[Date Prev][Date Next][Thread Prev][Thread Next][Date Index][Thread Index]
Re: c32width gives incorrect return values in C locale
From: |
Gavin Smith |
Subject: |
Re: c32width gives incorrect return values in C locale |
Date: |
Sat, 11 Nov 2023 22:15:39 +0000 |
On Sat, Nov 11, 2023 at 09:06:41PM +0100, Bruno Haible wrote:
> [CCing bug-gnulib]
> Indeed, the c32* functions by design work only on those Unicode characters
> that can be represented as multibyte sequences in the current locale.
>
> I'll document this better in the Gnulib manual.
>
> Since you want texinfo to work on UTF-8 encoded text with characters outside
> the repertoire of the current locale, you'll need the libunistring functions,
> documented in
> <https://www.gnu.org/software/libunistring/manual/html_node/uniwidth_002eh.html>.
> Namely, replace c32width with uc_width.
Thanks, that seems to work perfectly.
I also changed c32isupper to uc_is_upper. The gnulib manual stated
(node "isupper"):
‘c32isupper’
This function operates in a locale dependent way, on 32-bit wide
characters. In order to use it, you first have to convert from
multibyte to 32-bit wide characters, using the ‘mbrtoc32’ function.

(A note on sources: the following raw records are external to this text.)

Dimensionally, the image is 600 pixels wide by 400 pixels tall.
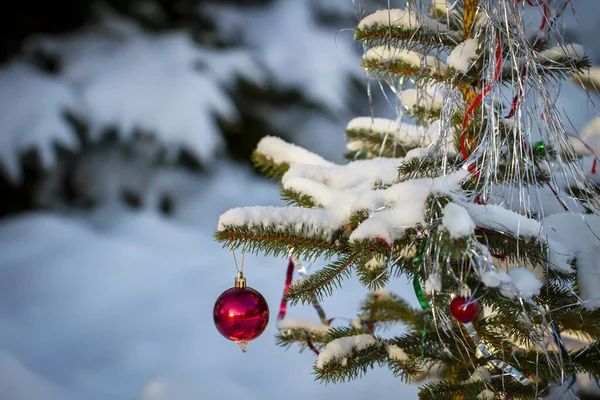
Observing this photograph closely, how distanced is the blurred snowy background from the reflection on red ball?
52cm

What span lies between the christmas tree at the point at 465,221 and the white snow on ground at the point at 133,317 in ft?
1.71

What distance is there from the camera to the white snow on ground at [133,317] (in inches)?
39.9

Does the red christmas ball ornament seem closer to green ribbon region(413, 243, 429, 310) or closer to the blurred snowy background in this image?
green ribbon region(413, 243, 429, 310)

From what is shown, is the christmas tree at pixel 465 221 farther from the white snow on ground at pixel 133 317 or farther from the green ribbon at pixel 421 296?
the white snow on ground at pixel 133 317

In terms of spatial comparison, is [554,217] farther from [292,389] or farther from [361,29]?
[292,389]

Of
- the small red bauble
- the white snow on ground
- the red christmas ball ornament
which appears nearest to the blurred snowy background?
the white snow on ground

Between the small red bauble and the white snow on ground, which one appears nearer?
the small red bauble

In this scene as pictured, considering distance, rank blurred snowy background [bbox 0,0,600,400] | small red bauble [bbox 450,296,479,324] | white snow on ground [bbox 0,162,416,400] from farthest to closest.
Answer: blurred snowy background [bbox 0,0,600,400] < white snow on ground [bbox 0,162,416,400] < small red bauble [bbox 450,296,479,324]

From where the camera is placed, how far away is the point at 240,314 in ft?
1.57

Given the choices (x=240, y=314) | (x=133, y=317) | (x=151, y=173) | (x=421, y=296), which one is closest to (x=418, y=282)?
(x=421, y=296)

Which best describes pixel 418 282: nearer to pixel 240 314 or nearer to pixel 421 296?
pixel 421 296

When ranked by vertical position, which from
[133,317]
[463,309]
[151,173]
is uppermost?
[151,173]

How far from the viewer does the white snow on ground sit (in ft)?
3.32

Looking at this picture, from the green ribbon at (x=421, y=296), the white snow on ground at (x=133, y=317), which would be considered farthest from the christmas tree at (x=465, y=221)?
the white snow on ground at (x=133, y=317)
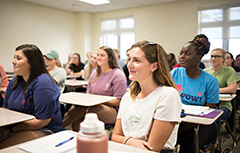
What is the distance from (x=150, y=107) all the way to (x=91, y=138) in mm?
824

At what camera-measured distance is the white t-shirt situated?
1.26m

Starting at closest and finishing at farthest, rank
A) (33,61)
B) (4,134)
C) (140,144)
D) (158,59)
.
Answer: (140,144) → (158,59) → (4,134) → (33,61)

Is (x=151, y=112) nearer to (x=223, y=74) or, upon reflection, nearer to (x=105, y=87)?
(x=105, y=87)

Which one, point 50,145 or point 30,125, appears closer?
point 50,145

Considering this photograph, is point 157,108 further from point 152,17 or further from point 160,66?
point 152,17

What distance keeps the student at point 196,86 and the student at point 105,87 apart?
0.80 m

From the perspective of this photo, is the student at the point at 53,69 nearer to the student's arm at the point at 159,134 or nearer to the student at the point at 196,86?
the student at the point at 196,86

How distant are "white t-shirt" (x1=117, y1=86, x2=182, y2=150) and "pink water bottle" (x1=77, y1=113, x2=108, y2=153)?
2.53 feet

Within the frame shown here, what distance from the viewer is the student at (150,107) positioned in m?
1.25

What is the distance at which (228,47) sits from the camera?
23.7 ft

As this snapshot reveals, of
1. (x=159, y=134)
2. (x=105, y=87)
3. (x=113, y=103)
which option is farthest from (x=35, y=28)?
(x=159, y=134)

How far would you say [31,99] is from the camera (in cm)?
183

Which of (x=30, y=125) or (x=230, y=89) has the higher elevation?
(x=230, y=89)

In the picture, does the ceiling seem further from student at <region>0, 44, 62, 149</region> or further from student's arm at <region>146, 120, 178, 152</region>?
student's arm at <region>146, 120, 178, 152</region>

It is provided by the Gnulib module ‘c32isupper’.
...
‘uc_is_upper’
This function operates in a locale independent way, on Unicode
characters. It is provided by the Gnulib module
‘unictype/ctype-upper’.
- and we wanted the "locale independent way".
I did not understand why uc_width was said to be "locale dependent":
"These functions are locale dependent."
- from
<https://www.gnu.org/software/libunistring/manual/html_node/uniwidth_002eh.html#index-uc_005fwidth>.
I also don't understand the purpose of the "encoding" argument -- can this
always be "UTF-8"?
I'm also unclear on the exact relationship between the types char32_t,
ucs4_t and uint32_t. For example, uc_width takes a ucs4_t argument
but u8_mbtouc writes to a char32_t variable. In the code I committed,
I used a cast to ucs4_t when calling uc_width.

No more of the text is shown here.